Pintura Arq. Eduardo Moreira Santos, Lx (28.08.1904 - 23.04.1992)

quarta-feira, 9 de outubro de 2013

Riqueza humana

Ces Messieurs Afrique, le Paris – village du continent noir” : a propósito de alegadas declarações de um Ministro português contra o seu próprio Estado de Direito.

“Ces Messieurs Afrique” é o título de uma obra de Stephen Smith e Antoine Glaser, que desvenda algumas relações inconfessas, entre homens de negócios, políticos e profissionais liberais franceses, com personalidades africanas, da África dita francófona. É desse livro que me lembrei hoje, ao analisar os gaguejos atribuídos ao Ministro português dos Negócios Estrangeiros, Rui Machete, que teria anunciado à Rádio Nacional de Angola, que transmitira às autoridades angolanas, as desculpas do Estado português, pelos pequenos incómodos causados, devido a certos processos que correm nas instituições da justiça portuguesa, contra algumas e alguns notáveis angolanos. O homem ter-se-á esquecido que em Portugal ainda vigora o regime de separação de poderes. A menos que eu esteja desatualizado.

No caso francês, sabemos que os factos estavam perfeitamente enquadrados dentro de uma estratégia montada, aquando da outorga das independências àquilo que, hoje, em grande parte, são autênticas neocolónias francesas em África. Era no cumprimento do pensamento estratégico de De Gaulle, segundo o qual “A nossa linha de conduta é aquela que salvaguarda os nossos interesses e que tenha em conta a realidade no terreno. E quais são os nossos interesses? Os nossos interesses são a livre exploração do petróleo e do gás que descobrimos e havemos de descobrir.”

┄┄┄┄┄┄┄┄┄┄

> [Desafios]:
• a. Indique todas as pessoas que o texto sobre as declarações de Rui Machete refere pelo nome.
• b. Prossiga, por favor, o texto sobre as declarações de Rui Machete a partir do ponto em que termina.

> [Registos guardados]:
┄┄┄┄┄┄┄┄┄┄

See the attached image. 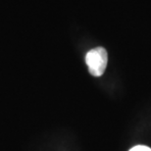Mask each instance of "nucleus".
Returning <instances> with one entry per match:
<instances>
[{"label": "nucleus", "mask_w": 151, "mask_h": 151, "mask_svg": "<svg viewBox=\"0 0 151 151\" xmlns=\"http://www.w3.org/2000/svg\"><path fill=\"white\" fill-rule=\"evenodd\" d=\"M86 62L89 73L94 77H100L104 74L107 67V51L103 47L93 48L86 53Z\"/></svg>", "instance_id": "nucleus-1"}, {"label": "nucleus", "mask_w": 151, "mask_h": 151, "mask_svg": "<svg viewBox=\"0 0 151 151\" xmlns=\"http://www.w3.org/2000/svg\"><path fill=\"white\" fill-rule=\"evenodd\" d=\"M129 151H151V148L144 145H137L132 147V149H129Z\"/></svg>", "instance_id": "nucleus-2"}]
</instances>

┄┄┄┄┄┄┄┄┄┄

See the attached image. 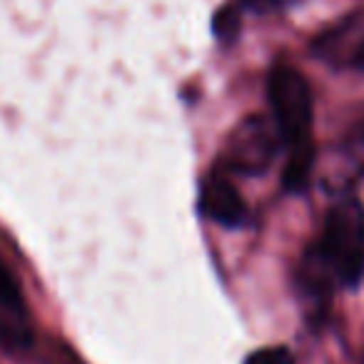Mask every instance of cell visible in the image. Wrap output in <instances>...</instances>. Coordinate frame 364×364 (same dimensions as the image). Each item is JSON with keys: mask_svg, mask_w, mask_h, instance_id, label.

┄┄┄┄┄┄┄┄┄┄

> [Resultados do exercício]:
• a. Eduardo Moreira Santos, Stephen Smith, Antoine Glaser, Rui Machete, De Gaulle

• b.
Na página (web) em que encontrei aquela citação, que deste modo tentei traduzir para o nosso português, está patente uma fotografia com um homem branco, tendo ao lado a cabeça de um jovem preto, espetada na ponta de uma vara pontiaguda.

É, com certeza, a propósito dessa relação da França com a África que Agostinho Neto – homem de erros clamorosos, porque humano do seu tempo, mas de um extraordinário idealismo – terá dito que a África continuava como um “corpo inerte onde cada abutre” queria “debicar o seu pedaço”.

Mas da forma como as ex-colónias portuguesas (especialmente a Guiné-Bissau, Moçambique e Angola) conquistaram a suas independências, estou convencidos que, entrados no mundo do pós-Guerra Fria, e se no caso de Angola a lei da vida permitisse que Holden Roberto, Agostinho Neto e Jonas Savimbi sobrevivessem para repararem os seus erros – porque todos eles seres humanos – não estaríamos perante esta relação vergonhosa que se constrói hoje, entre Angola e Portugal, que também se libertou do totalitarismo salazarista, graças a luta do povo português, com uma liderança constituída por figuras insignes, independentemente das ideologias, como Álvaro Cunhal, Mário Soares e Sá Carneiro.

Portugueses e angolanos, especialmente os mais jovens, temos que nos juntar para evitar o envenenamento da nossa relação irmã. A nossa riqueza humana e cultural, angolanos e portugueses, é muito superior a barris de petróleo reduzidos a “sacos azuis”.

Resistamos a transformação dos nossos países irmãos, em meras plataformas de transação de sacos de euro-dólares, que a ninguém levará para o céu ou libertará do fogo do inferno.

Esta mensagem também vale para o nosso queridíssimo país irmão Brasil e sobretudo para a sua juventude. Não se juntem a esta festa em que meia dúzia (chega a isso?) de famílias, orquestram a desgraça sobre a maioria de angolanos de todos os quadrantes de um país, onde tudo chegaria e chegará para todos, sem comprometer as nossas relações irmãs, com aqueles com que vimos a escrever as páginas de uma mesma história. Marcolino Moco – Angola in “Moco Produções”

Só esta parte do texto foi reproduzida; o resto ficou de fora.